=== EXCERPTED PASSAGE ===

From our anecdotal evidence, collective and collaborative projects simply sound expensive, time-consuming, complex and risky for funders. Actively and regularly supporting a community and nurturing communication and collaboration between participants on an ongoing basis sounds like it takes a lot of effort and money, and could have uncertain outcomes. We wanted to challenge this assumption.

The PECA Experiment and What We Discovered

Working with dozens of London households across Tower Hamlets, Hackney, Newham and The City, over 4 months in early 2021 we provided participants with a set of 15 PECA Challenges that they could carry out — any number of them and as often as they wished. These challenges are known, at scale, to improve air quality and reduce greenhouse gas emissions. For internal calculations, we converted each of these into a carbon equivalent which on its own is inaccurate and not very useful, but which enabled us to make comparisons between activities and participants of relative impact, scaled effects and perceptual complexity across different challenges.

15 PECA Challenges from ‘3mins shower’ to ‘Go Vegan’

For example, switching off lights all the time is easy but has relatively little impact on AQ at scale, while going vegan is perceptually more difficult but actually could have massive impact if we all made the change. Participants could choose one or more of these challenges (or none) and carry them out as often as they wished, reporting back on their progress each week.

===

* THE TASK *
Pick up the passage on the PECA household challenges and extend it from its final sentence.

=== DATA PROVIDED ===

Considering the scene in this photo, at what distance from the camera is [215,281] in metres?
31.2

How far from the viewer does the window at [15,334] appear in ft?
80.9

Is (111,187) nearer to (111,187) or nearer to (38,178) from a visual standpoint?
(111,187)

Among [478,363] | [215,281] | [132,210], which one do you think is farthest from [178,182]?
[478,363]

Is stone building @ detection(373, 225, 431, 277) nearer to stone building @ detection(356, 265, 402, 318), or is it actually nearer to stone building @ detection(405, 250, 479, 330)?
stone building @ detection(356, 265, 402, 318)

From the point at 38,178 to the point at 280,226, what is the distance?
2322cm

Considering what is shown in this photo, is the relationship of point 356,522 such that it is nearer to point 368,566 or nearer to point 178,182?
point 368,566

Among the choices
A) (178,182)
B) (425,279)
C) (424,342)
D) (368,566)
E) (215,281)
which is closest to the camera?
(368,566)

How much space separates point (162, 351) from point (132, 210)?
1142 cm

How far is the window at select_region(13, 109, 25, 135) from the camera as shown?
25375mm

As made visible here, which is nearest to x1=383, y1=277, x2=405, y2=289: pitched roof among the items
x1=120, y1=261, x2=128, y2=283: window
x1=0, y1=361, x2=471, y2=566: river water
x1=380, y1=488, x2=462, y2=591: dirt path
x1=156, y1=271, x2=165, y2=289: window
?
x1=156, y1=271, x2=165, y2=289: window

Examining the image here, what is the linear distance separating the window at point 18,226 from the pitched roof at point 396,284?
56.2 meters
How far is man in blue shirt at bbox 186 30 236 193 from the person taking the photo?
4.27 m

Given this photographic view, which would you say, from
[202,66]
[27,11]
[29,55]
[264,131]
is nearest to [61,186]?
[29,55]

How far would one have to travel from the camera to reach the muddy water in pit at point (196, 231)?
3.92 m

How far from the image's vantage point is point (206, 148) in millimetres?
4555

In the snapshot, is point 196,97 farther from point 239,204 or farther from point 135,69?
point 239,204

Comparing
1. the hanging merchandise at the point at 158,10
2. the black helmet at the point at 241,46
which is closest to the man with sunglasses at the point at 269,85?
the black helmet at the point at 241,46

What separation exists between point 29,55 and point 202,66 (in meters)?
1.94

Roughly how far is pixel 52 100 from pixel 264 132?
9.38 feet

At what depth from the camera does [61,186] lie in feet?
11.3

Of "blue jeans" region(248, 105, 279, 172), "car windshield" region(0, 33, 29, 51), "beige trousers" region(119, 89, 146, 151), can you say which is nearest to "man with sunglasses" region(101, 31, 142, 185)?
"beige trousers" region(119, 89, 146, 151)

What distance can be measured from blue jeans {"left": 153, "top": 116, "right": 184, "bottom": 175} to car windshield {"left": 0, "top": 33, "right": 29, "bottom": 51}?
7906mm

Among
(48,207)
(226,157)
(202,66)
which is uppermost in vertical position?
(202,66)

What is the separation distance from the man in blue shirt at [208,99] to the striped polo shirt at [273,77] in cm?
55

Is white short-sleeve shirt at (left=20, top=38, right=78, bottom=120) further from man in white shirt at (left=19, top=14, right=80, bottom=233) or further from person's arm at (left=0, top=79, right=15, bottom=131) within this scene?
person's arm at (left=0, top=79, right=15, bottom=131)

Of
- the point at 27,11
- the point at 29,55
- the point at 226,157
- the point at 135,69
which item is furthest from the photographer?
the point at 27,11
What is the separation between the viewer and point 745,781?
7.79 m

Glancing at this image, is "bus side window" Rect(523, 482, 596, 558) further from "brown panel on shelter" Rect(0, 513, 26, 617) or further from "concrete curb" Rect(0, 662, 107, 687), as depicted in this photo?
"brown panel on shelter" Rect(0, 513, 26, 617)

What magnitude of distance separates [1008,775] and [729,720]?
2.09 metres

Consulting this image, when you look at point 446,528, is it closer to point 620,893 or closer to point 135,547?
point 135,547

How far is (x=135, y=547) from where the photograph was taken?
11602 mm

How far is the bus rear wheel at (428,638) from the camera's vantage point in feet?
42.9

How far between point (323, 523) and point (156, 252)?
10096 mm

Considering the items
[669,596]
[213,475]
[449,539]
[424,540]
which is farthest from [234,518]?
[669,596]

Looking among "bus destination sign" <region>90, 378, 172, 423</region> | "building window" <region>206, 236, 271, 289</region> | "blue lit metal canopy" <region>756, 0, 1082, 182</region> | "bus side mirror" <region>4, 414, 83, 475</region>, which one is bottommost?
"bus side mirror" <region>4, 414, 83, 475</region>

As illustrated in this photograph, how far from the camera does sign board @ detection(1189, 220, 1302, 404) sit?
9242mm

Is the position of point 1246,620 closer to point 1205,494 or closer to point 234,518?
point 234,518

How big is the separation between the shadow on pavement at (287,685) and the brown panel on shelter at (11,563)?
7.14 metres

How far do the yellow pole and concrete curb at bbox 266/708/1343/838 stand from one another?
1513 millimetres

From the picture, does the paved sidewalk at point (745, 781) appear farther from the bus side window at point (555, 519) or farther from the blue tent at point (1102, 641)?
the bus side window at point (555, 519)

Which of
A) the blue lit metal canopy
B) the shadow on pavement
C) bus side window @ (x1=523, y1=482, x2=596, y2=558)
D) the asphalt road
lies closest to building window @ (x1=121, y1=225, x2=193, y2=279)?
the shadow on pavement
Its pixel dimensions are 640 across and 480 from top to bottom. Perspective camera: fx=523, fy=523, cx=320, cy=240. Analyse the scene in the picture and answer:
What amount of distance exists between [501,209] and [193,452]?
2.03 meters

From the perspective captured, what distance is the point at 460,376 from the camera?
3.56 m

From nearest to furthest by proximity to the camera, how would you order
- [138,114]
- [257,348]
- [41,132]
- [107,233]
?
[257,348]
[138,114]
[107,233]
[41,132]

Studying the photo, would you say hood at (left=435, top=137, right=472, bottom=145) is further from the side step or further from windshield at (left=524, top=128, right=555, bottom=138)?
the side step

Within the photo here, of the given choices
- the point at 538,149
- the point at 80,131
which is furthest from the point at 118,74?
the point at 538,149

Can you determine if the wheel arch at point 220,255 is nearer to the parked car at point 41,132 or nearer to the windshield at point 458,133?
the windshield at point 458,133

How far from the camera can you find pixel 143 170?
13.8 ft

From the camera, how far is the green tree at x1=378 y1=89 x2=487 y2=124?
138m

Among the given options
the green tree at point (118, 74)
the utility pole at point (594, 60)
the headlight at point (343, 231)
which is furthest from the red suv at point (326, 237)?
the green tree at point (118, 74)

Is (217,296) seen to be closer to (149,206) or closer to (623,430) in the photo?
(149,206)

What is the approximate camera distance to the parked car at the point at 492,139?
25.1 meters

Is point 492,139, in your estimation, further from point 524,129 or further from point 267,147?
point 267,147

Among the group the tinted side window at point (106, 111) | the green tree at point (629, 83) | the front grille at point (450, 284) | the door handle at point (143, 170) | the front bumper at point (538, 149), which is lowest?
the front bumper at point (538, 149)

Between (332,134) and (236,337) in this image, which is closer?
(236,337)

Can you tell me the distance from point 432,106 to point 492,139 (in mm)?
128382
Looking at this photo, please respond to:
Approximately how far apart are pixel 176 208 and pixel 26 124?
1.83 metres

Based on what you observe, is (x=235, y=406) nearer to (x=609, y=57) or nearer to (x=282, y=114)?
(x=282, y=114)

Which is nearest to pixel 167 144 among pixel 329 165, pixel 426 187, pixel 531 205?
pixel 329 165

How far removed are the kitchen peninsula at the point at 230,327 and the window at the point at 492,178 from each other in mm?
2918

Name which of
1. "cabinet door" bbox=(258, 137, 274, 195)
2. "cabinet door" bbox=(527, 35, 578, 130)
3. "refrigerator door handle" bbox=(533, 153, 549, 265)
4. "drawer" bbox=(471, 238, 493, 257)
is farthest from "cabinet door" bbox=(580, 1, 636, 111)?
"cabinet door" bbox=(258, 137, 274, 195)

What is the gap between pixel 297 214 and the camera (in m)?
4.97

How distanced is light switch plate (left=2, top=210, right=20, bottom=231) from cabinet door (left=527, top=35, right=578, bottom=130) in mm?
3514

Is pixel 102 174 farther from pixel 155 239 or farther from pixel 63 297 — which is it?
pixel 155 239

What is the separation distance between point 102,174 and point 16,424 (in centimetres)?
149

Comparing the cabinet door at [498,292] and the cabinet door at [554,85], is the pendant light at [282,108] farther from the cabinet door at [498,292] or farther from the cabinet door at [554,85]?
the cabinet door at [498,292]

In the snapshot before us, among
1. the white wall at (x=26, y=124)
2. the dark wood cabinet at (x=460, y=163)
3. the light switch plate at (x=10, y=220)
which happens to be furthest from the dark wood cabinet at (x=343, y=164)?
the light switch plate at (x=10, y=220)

===

* WRITTEN ANSWER *
Diagram of Control Group and Experimental Groups

Participants were placed in groups of 8 to 10, with each group designated as either Experimental (using a collective intelligence platform to communicate and collaborate) or Control (no communication).

Each week, participants reported back to us on their progress with their challenges (and whether they wanted to change or drop) and in turn got a weekly summary of their group’s collective efforts. Unlike the Control group, Experimental groups were able to use our custom-designed Pollution Explorers SMS group messaging platform to communicate and share experiences, and also had a monthly zoom call when they could meet and talk directly with others in their group. They could also decide how they would interact and collaborate (or even compete if they felt it useful). We then tracked each group’s results on a weekly basis for the duration of the experiment.

Our analysis showed that the Experimental groups adhered to challenges longer, tended to adopt more impactful challenges, took on a wider variety of challenges and, over time carried out more challenges simultaneously each week than the Control group. While the Experimental groups were more expensive to run on a per-participant basis (taking more management time, incurring more network fees and infrastructure costs), the calculated impact per £ spent they had was almost double that of Control group participants.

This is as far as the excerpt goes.